#### EXERCISE DIRECTIONS:
All of the data below should be set down again verbatim, without any images.

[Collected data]
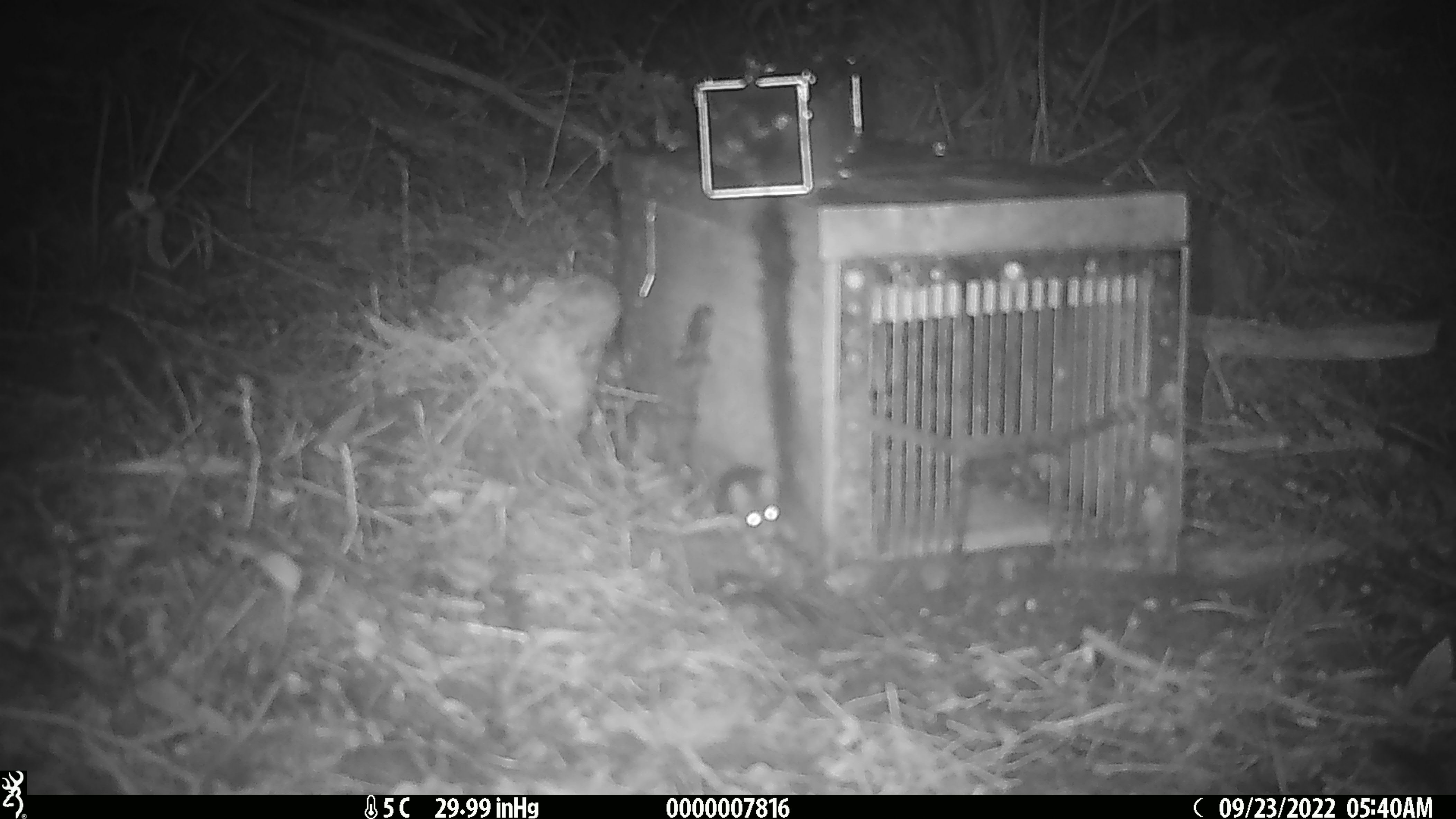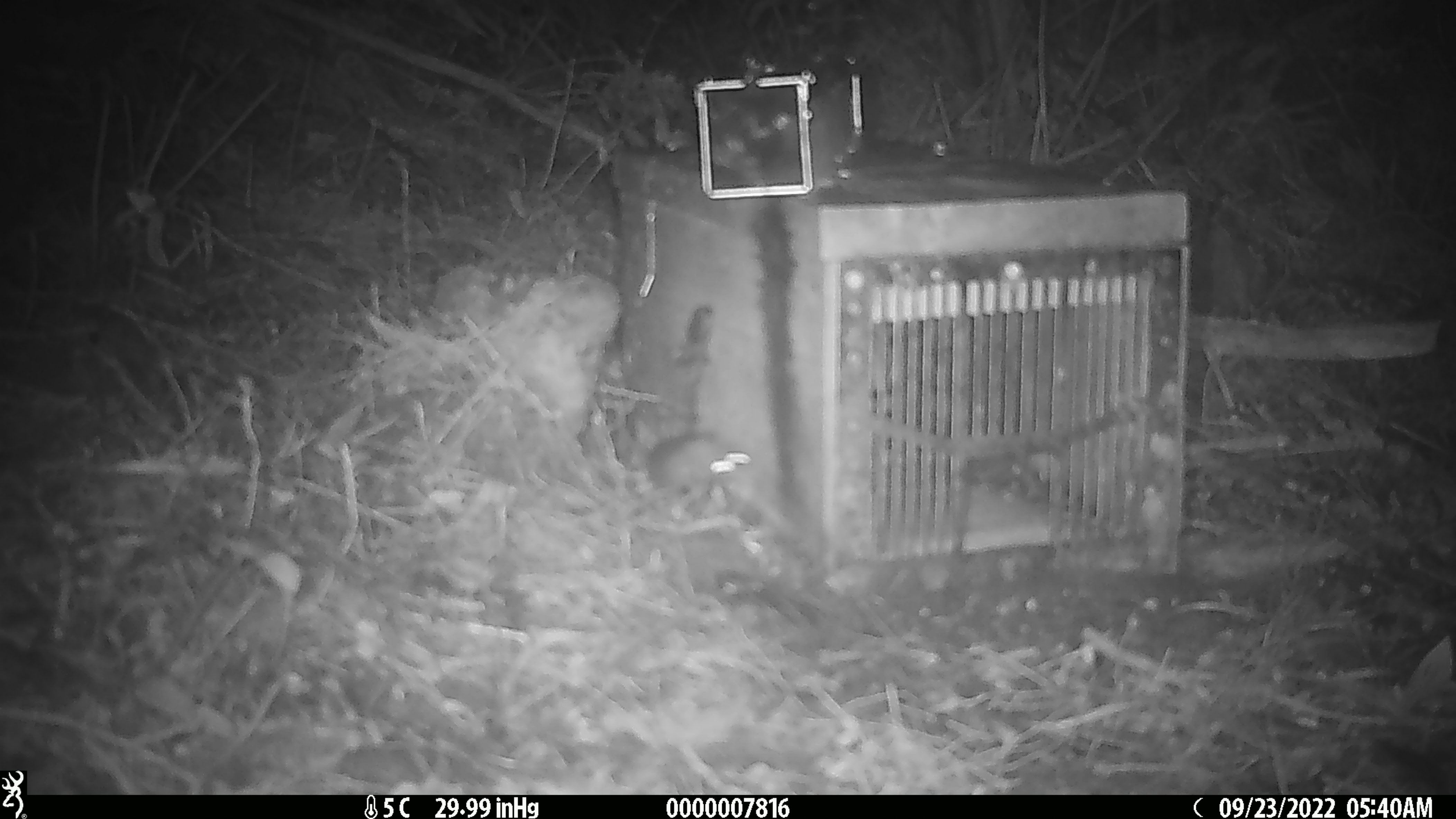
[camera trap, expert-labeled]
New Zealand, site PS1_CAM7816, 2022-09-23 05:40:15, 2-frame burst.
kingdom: Animalia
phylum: Chordata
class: Mammalia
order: Rodentia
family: Muridae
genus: Mus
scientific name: Mus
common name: mouse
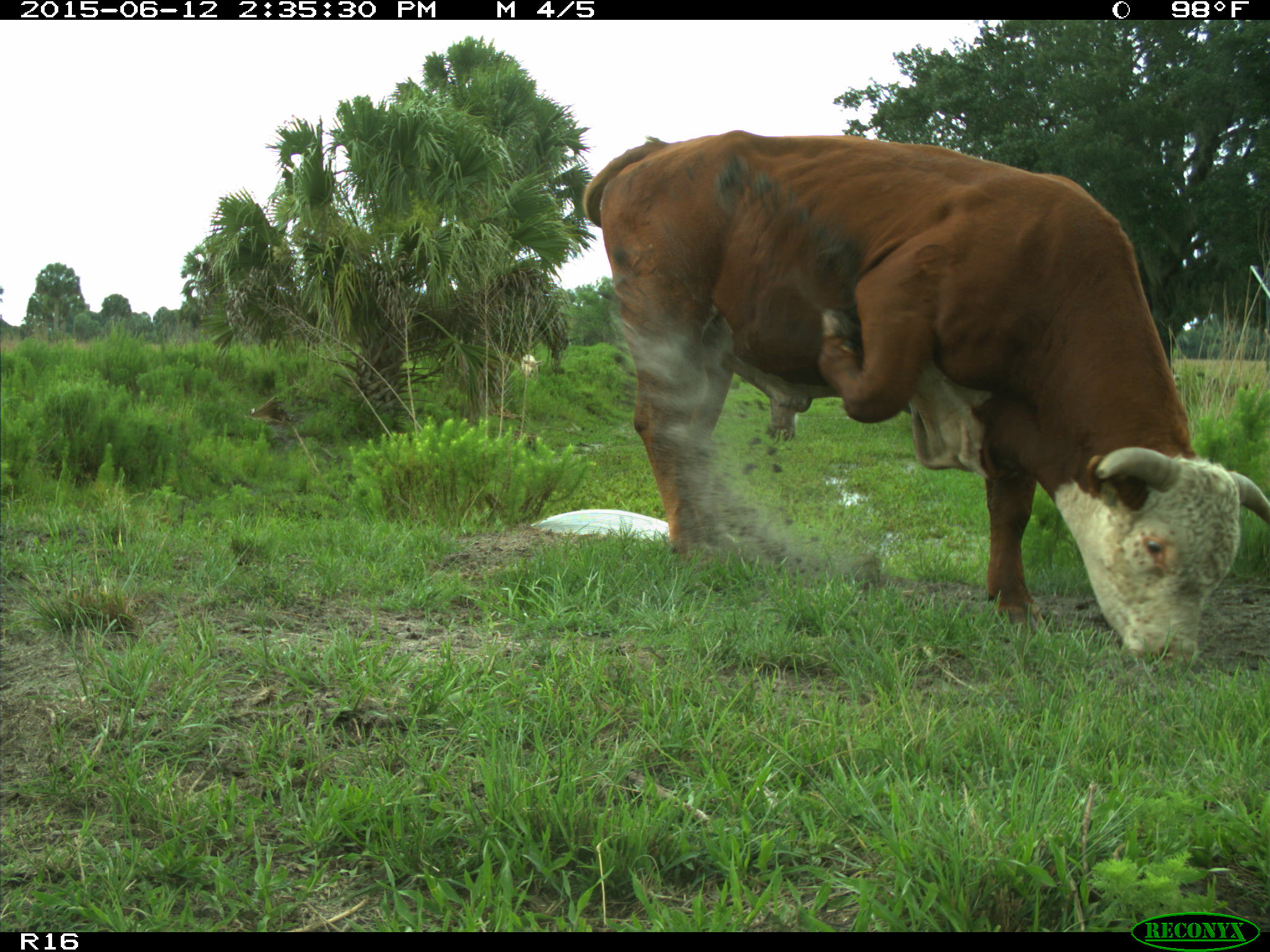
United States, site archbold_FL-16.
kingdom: Animalia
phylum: Chordata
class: Mammalia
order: Artiodactyla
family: Bovidae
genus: Bos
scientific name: Bos taurus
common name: domestic cow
Bos taurus (domestic cow).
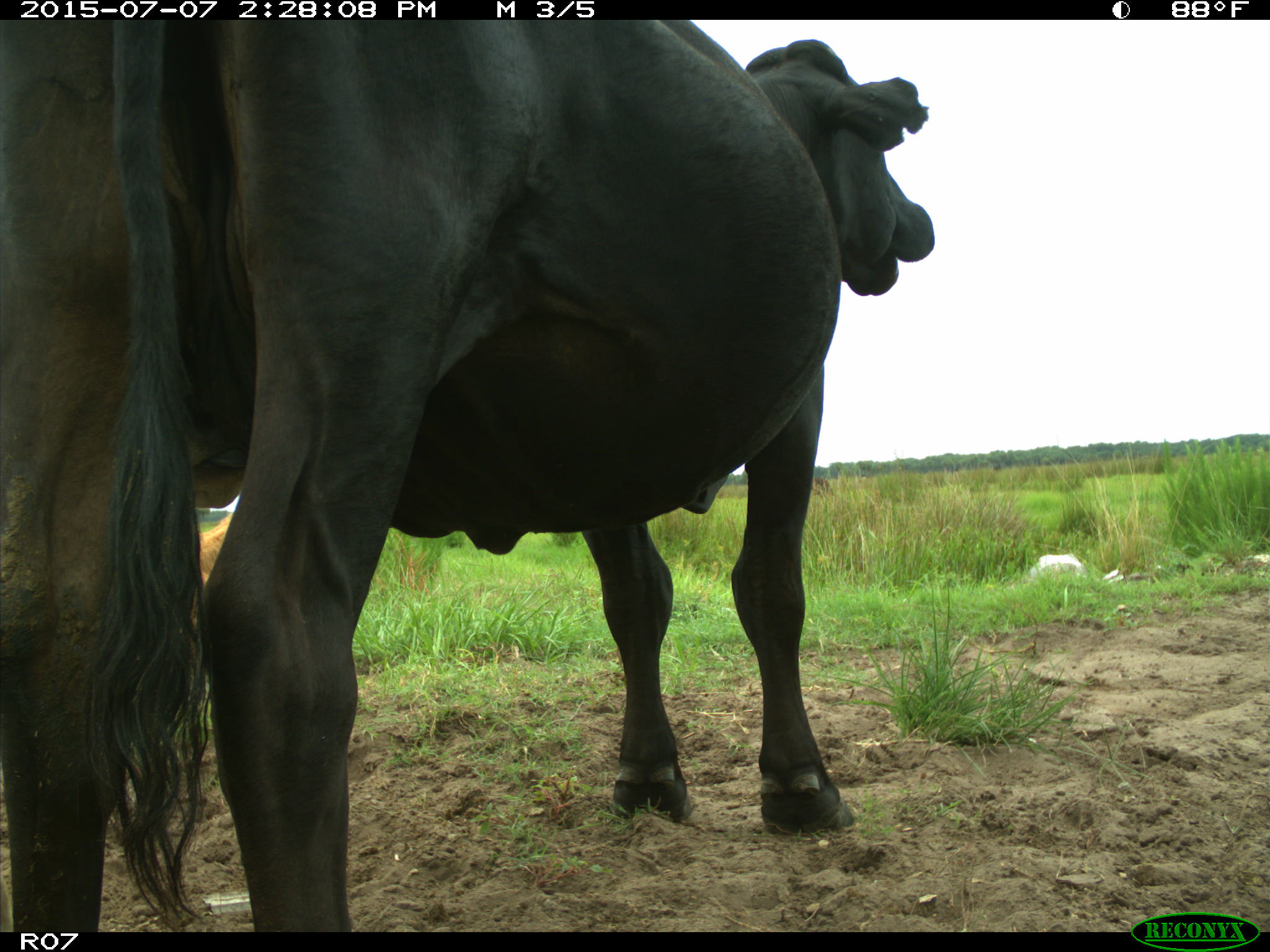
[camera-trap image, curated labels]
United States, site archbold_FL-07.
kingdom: Animalia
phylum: Chordata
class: Mammalia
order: Artiodactyla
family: Bovidae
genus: Bos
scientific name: Bos taurus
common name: domestic cow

#### ANSWER BELOW:
[camera trap, expert-labeled]
New Zealand, site PS1_CAM7816, 2022-09-23 05:40:15, 2-frame burst.
kingdom: Animalia
phylum: Chordata
class: Mammalia
order: Rodentia
family: Muridae
genus: Mus
scientific name: Mus
common name: mouse
United States, site archbold_FL-16.
kingdom: Animalia
phylum: Chordata
class: Mammalia
order: Artiodactyla
family: Bovidae
genus: Bos
scientific name: Bos taurus
common name: domestic cow
Bos taurus (domestic cow).
[camera-trap image, curated labels]
United States, site archbold_FL-07.
kingdom: Animalia
phylum: Chordata
class: Mammalia
order: Artiodactyla
family: Bovidae
genus: Bos
scientific name: Bos taurus
common name: domestic cow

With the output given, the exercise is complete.